- _Data supplied_

────────────────────

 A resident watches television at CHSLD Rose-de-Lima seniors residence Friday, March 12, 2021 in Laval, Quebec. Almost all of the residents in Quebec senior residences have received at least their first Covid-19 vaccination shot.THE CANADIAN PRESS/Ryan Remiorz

────────────────────

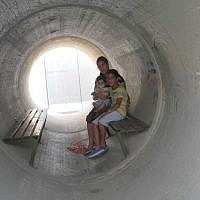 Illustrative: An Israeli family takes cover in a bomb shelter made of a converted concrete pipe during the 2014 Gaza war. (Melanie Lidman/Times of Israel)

────────────────────

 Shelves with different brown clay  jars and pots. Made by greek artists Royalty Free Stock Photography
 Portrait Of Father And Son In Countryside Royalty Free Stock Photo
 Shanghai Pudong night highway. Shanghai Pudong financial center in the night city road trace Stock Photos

────────────────────

Copy out precisely the lines from the line with "Portrait Of Father" to the line with "Shanghai Pudong night" in the material above, including those two lines and omitting all the rest.

- _Reply_
 Portrait Of Father And Son In Countryside Royalty Free Stock Photo
 Shanghai Pudong night highway. Shanghai Pudong financial center in the night city road trace Stock Photos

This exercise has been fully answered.